Arrange every line of the data below as a numbered list, leaving out any blank lines.

* Start Data for the task *

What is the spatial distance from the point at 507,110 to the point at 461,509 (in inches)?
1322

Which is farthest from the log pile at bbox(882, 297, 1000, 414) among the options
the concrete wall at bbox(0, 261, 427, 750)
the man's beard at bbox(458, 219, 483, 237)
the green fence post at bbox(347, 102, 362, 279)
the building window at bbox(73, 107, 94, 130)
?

* End Data for the task *

→ **Written response**
1. What is the spatial distance from the point at 507,110 to the point at 461,509 (in inches)?
2. 1322
3. Which is farthest from the log pile at bbox(882, 297, 1000, 414) among the options
4. the concrete wall at bbox(0, 261, 427, 750)
5. the man's beard at bbox(458, 219, 483, 237)
6. the green fence post at bbox(347, 102, 362, 279)
7. the building window at bbox(73, 107, 94, 130)
8. ?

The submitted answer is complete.